POM. I was going to ask you in that context, on whom did you rely for advice? Did you have a 'Kitchen Cabinet' as it's often called, people who wouldn't be in government, friends, confidantes?

FDK. I didn't have an organised structure 'Kitchen Cabinet' but of disciplines we would interact with advisers. For instance, the whole issue of the economic part of the Bill of Rights we worked closely with people from the private sector, from the Agricultural Union, from Business South Africa and at stages one of the very big multi-national companies would at their cost attach to our planning team a senior legal person, an advocate or whatever, to also sit in and advise on formulation and so on, so there was interaction. On education, for instance, I had very close, because it was one of the most touchy things in the negotiations, I had very many sessions with the NP's main education spokesperson, me present with the representative of the organised teachers on the Afrikaner side, Professor Koos Steyn, the late principal of Educational College who was the countrywide chairman of this teachers' organisation, with their legal representative and we would sit down and say about the issue of mother tongue education, of accommodation of language when it comes to education and interacted and actually before we said yes to a certain formulation we would try to clear it with them that they will be happy with that and that they will defend it.

POM. So you would maintain that contrary to what critics say, you and your team were constantly strategising and weighing alternatives and evaluating and monitoring and even down to the detail of weighing what the priorities were and what weight should be put upon each priority?
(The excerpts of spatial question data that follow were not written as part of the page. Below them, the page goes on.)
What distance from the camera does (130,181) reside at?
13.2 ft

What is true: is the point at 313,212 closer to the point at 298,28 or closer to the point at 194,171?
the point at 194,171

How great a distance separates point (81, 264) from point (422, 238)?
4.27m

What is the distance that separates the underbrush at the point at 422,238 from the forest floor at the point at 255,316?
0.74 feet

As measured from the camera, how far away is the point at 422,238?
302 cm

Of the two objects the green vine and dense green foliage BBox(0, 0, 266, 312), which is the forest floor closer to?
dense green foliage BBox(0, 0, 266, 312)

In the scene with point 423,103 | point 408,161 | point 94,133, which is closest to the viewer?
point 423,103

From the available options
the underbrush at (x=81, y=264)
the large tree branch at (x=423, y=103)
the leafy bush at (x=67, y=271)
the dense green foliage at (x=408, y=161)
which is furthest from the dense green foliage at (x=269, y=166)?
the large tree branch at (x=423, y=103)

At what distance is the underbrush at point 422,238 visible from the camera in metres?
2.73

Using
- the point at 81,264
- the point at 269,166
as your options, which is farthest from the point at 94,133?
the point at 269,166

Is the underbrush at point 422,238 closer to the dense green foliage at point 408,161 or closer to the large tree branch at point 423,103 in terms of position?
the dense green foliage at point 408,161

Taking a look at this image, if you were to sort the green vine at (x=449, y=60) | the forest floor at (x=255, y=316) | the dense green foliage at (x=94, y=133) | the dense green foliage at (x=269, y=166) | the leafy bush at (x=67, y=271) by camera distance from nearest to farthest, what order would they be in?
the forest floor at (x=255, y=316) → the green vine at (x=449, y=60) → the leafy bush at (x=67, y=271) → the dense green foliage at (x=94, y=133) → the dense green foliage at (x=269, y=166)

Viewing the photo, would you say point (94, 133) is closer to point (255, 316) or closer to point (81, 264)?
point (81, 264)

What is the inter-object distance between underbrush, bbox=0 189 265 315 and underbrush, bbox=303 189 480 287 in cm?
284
FDK. Yes. I think ex post facto criticism stems from a few factors such as disillusionment, such as non-recognition of the restrictions that you have in such a negotiating process. Built into real negotiation it is inevitable that the power base sends the negotiator, and in a sense the leader, into a situation with a mandate. The other party sitting across the table is in the same position. Its power base also sends the negotiator in with a mandate. The two mandates are in conflict. Both negotiators or negotiating teams have to go back to their power base and report, "I couldn't get everything you wanted me to get. In order to get A, B and CI had to make concessions on D, E and F." In the end the final test, I believe, for successful negotiations is that nobody is really 100% happy because if one of the main parties finds themselves 100% happy it means that the other party has really lost. If you interview in depth ANC people you will find that there are many aspects with which they are disillusioned, which they don't like and with which they are unhappy. Surely, yes, I deal with this also in my autobiography, the whole accusation that we made too many concessions, that we were ineffective in the negotiations.

POM. I suppose I would put the criticism in the context of the ANC or Mandela knew from the beginning what it wanted, majority rule, and for majority rule it would make concessions on just about anything. Their test was: does this advance or does this retard movement towards majority rule? If it advanced it, go ahead with it, if it deters it, don't accept it.

FDK. Yes. But you see that criticism rests on a wrong interpretation of what we went in with. We never said we don't want majority rule but we said we want to prevent majority domination. In 1986 the NP said we stand for a one person one vote system with all forms of discrimination to be abolished. Surely that must inevitably lead to majority rule? But there's a distinction between absolute majoritarianism and limitation of the power of however the majority in parliament might be constituted.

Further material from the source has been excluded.